** INSTRUCTIONS FOR THE TASK **
Start at the line with "category: red cheeked squirrel" in the records below, stop at the line with "order: Eulipotyphla", and return every line in that span exactly, the two end lines included.

** EXERCISE MATERIAL **
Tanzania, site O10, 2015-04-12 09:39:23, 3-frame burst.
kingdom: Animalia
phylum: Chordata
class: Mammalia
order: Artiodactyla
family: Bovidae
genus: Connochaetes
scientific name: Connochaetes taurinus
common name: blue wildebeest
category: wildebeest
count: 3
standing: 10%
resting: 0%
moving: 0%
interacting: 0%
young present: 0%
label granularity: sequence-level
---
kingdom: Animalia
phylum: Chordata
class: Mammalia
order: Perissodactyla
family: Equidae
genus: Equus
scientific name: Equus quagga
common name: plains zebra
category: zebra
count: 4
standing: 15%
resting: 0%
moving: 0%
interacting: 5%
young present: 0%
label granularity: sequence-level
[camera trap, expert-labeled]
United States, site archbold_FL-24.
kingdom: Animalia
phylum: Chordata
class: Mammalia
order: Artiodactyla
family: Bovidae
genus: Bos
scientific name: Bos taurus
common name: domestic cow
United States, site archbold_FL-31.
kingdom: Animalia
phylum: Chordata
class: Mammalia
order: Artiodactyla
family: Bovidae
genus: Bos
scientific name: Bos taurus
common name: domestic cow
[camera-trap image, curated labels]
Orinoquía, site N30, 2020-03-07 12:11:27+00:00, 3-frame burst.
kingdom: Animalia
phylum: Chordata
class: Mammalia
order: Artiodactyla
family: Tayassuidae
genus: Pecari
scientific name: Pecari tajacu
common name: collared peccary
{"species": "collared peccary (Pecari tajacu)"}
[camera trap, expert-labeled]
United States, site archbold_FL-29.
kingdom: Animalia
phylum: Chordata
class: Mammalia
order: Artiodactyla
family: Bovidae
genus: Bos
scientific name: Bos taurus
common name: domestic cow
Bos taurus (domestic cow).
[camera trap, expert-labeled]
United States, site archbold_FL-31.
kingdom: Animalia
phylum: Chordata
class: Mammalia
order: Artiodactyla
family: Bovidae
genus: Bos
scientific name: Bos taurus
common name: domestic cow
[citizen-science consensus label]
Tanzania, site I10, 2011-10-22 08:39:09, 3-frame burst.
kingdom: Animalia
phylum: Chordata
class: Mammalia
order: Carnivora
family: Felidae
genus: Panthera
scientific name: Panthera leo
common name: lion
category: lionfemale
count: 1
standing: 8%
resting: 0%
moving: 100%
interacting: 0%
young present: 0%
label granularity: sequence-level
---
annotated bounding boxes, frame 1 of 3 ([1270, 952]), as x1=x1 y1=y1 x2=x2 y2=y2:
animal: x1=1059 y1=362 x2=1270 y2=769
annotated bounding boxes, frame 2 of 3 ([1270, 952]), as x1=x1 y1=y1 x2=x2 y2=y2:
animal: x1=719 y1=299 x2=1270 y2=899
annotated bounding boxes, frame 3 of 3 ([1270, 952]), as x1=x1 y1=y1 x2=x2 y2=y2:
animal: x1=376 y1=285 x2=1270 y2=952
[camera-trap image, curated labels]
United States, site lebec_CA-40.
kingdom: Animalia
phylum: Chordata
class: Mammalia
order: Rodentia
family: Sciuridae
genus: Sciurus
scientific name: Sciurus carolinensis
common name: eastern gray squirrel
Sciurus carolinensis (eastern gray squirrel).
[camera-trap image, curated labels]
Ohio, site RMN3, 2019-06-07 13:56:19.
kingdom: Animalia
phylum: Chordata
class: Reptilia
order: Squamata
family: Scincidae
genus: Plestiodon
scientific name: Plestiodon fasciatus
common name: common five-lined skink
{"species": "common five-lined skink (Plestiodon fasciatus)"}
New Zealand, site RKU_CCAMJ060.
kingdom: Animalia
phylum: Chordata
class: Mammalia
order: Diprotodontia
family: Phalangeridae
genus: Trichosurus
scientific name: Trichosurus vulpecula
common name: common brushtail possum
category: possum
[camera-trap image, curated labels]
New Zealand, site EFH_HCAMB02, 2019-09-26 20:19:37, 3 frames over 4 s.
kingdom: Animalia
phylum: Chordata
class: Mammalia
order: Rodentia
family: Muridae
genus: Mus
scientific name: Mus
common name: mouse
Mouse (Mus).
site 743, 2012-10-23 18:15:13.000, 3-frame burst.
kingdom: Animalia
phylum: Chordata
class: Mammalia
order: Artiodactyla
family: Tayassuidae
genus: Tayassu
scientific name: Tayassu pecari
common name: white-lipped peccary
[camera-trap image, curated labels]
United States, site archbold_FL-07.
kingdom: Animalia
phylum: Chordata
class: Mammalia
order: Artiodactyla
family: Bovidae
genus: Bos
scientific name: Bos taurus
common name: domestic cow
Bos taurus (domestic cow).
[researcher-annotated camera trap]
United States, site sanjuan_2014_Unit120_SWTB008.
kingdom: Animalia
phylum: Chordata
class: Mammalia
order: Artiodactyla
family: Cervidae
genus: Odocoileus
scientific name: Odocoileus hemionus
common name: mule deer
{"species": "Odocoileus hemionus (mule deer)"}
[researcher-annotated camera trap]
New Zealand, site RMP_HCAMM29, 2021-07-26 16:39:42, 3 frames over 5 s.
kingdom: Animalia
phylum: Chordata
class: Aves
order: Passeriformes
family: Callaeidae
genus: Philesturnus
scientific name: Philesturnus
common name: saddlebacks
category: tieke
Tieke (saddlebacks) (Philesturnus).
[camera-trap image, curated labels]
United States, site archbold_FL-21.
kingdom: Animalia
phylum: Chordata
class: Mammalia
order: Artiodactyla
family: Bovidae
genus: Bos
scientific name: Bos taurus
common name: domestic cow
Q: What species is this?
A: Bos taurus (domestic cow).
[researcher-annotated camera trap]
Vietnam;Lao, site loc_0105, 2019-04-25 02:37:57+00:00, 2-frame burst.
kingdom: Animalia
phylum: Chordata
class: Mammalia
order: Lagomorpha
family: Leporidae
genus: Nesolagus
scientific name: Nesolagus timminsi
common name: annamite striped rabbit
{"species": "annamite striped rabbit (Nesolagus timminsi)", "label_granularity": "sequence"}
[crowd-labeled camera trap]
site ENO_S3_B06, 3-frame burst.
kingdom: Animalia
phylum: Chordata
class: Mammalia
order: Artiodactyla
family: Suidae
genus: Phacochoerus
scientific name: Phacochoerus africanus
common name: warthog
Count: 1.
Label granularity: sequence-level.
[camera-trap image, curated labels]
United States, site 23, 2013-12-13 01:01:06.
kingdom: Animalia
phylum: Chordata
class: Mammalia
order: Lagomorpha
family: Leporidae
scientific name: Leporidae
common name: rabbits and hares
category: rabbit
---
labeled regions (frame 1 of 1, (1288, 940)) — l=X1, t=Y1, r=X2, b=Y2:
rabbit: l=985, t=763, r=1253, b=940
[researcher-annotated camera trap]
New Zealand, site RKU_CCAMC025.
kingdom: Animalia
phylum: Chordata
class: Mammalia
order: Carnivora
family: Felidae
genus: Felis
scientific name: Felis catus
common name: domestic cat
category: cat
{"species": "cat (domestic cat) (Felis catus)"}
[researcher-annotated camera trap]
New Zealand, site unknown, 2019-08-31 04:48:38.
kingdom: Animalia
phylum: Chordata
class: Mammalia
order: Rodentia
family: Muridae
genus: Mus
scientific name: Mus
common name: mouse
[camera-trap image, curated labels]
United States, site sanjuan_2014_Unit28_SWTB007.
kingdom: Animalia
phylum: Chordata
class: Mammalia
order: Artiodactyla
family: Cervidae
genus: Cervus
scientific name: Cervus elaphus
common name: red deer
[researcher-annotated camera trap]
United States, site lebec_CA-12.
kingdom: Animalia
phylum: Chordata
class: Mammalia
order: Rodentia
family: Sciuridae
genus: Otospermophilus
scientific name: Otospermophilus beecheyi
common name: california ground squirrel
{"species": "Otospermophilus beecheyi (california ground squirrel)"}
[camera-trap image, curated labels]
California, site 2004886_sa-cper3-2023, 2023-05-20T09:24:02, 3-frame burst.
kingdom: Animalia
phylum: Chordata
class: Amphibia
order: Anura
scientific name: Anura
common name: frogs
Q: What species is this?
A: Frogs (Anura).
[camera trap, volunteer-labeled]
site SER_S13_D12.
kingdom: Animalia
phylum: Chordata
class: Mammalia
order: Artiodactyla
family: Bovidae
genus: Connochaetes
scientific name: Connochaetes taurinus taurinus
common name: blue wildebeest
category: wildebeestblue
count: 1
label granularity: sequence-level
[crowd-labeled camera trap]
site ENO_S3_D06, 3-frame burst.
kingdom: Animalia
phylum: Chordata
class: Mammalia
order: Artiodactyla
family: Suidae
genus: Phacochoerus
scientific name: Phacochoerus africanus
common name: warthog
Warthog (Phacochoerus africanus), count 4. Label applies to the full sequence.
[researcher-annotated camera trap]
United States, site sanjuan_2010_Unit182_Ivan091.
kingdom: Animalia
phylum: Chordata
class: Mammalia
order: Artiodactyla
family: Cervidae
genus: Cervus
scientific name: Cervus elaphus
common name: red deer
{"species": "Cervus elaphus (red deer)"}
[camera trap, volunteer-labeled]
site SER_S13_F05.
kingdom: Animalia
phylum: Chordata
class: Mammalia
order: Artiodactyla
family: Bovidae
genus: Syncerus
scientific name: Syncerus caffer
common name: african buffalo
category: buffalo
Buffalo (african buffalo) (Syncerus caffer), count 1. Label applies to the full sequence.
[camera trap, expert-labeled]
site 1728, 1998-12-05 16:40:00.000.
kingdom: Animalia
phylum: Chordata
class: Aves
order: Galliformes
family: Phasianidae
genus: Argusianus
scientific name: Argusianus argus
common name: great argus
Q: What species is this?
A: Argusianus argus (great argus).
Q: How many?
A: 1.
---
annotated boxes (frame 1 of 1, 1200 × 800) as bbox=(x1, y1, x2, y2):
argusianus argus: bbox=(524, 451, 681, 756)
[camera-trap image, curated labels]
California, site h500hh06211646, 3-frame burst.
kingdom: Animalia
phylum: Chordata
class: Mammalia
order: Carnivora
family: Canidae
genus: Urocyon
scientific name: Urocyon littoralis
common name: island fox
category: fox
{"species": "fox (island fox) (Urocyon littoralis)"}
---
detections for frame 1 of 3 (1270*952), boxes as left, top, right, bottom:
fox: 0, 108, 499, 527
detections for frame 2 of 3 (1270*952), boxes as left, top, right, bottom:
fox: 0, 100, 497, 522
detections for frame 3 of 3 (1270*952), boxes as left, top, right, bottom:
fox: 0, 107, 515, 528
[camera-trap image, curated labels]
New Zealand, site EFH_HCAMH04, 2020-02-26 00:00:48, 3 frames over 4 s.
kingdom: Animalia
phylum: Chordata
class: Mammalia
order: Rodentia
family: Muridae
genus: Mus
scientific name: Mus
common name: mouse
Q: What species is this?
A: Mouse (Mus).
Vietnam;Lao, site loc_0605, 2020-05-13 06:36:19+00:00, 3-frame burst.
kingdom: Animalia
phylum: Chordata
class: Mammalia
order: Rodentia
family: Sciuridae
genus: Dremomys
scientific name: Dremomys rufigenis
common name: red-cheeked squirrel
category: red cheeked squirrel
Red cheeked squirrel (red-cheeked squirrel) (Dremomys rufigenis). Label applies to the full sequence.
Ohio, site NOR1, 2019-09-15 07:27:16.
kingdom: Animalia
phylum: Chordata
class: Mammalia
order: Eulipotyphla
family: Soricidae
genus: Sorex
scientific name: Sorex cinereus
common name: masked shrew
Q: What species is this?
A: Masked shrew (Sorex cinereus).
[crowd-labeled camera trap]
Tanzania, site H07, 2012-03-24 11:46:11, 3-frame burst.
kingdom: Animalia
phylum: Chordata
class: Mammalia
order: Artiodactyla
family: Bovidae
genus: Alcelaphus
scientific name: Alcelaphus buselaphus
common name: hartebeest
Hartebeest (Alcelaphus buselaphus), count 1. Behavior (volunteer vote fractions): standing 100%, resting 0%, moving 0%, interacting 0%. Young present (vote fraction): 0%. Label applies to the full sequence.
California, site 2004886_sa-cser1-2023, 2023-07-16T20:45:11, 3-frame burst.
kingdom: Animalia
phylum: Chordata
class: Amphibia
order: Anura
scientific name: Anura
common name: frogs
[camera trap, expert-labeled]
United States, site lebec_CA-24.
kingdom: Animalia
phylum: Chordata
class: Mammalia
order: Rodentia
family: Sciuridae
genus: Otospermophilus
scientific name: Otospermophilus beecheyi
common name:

** RESULT **
category: red cheeked squirrel
Red cheeked squirrel (red-cheeked squirrel) (Dremomys rufigenis). Label applies to the full sequence.
Ohio, site NOR1, 2019-09-15 07:27:16.
kingdom: Animalia
phylum: Chordata
class: Mammalia
order: Eulipotyphla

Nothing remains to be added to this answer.